* TASKS *
(a) In the sermon "Welfare of the City," which psalm reference is given for the lines beginning "By the rivers of Babylon"?
(b) Reproduce the sermon from "Jerusalem is besieged." to "land? (Psalm 137:1-4)", swapping "willows" for "poplars".
(c) Write the next part of the sermon on seeking the welfare of the city, picking up right after its last sentence.

Sermons
Welfare of the City

“Welfare of the City” based on Psalm 66:1-12 and Jeremiah 29:1, 4-7
Jeremiah is the prophet of doom. His ministry was in the time immediately before the exile and he spends a whole lot of time telling people that unless they turn things around TERRIBLE things are going to happen. And then they do.
Jerusalem is besieged. Jerusalem falls. The temple is destroyed. There are mass casualties. There is extensive looting. The walls and gates are destroyed. The wealthy, the literate, the educated, and the powerful are taken captive and marched to Babylon and those who are left behind have nothing except tears and hunger.
Those who are taken to Babylon say:
By the rivers of Babylon, there we sat down, yea, we wept, when we remembered Zion.
We hanged our harps upon the willows in the midst thereof.
For there they that carried us away captive required of us a song; and they that wasted us required of us mirth, saying, Sing us one of the songs of Zion.
How shall we sing the Lord’s song in a strange land? (Psalm 137:1-4)
But the prophet Jeremiah is not done being a prophet. His work didn’t end with destruction and despair. He writes to the captives in Babylon and tells them what he hears God saying to them. And I believe that what he wrote is not what anyone expected to hear:
Build houses and live in them; plant gardens and eat what they produce. Take wives and have sons and daughters; take wives for your sons, and give your daughters in marriage, that they may bear sons and daughters; multiply there, and do not decrease. But seek the welfare of the city where I have sent you into exile, and pray to the LORD on its behalf, for in its welfare you will find your welfare. (Jeremiah 29:5-7)
That is, as one commentator puts it, “the exiles are enjoined to find their life now in this new and difficult place, assured by the command of God that life is possible, that home and family, food and shelter, the things that support and keep human beings human are possible – and over the long haul.”1 Those very same people who couldn’t find it in their hearts to sing the songs of God, are told to settle in. They’re told, explicitly, to LIVE. To live in the face of death. To live despite death. To keep alive the visions and promises of God in the midst EVEN when many of them thought they were in exile as punishment from God.
To make it worse, they’re told to seek the welfare of the city. The city of BABYLON. The capital city of the people who had defeated them, killed their beloveds, destroyed their temple, and ransacked their city. “Seek the welfare of the city.”

* DATA SECTION *
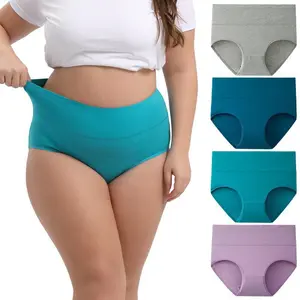 Women's Plus Size XL-5XL High Waisted Cotton  4-Pack, Soft & Comfortable Full Coverage Briefs, Breathable Stretchy Fabric for Everyday Wear & All-Day Comfort Womenswear Minimalist triangle women period underwear Panties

* ANSWERS FOR EACH ITEM *
(a) Psalm 137:1-4.

(b)
Jerusalem is besieged. Jerusalem falls. The temple is destroyed. There are mass casualties. There is extensive looting. The walls and gates are destroyed. The wealthy, the literate, the educated, and the powerful are taken captive and marched to Babylon and those who are left behind have nothing except tears and hunger.
Those who are taken to Babylon say:
By the rivers of Babylon, there we sat down, yea, we wept, when we remembered Zion.
We hanged our harps upon the poplars in the midst thereof.
For there they that carried us away captive required of us a song; and they that wasted us required of us mirth, saying, Sing us one of the songs of Zion.
How shall we sing the Lord’s song in a strange land? (Psalm 137:1-4)

(c)
I can imagine the exiles reading the letter and muttering in response. “Seek the welfare of the city? ARE YOU KIDDING ME? Why would I want to help them? And, wait a minute, we’re going to be here so long we’re supposed to build houses and get married???? I want to go HOME, I don’t want to settle in. And I sure as all get out don’t want to use my life to help THEM.”
I do not think the response of the exiles is unreasonable. It does seem important to note that the exiles were CAPTIVES but not slaves. They were not free to go home, but they were not owned by someone else. They couldn’t go home, but they could do other things. Right? They could build homes, they could plant gardens, they had enough freedom to live and make choices to thrive. This is a hard ask that God made, but it is NOT an impossible one. (That is, this isn’t the same as if God had told those who had been ripped from their homes and enslaved in our country to work for the well-being of our country.)
The people are told, literally “in its welfare shall be your welfare.”2 But we can still miss something with that literal translation, because the “welfare” is really shalom. Shalom is sometimes translated “peace” but is about common well-being. Shalom is simultaneously communal and individual, it is physical and spiritual, it is well-being and wholeness, it is peace and hope.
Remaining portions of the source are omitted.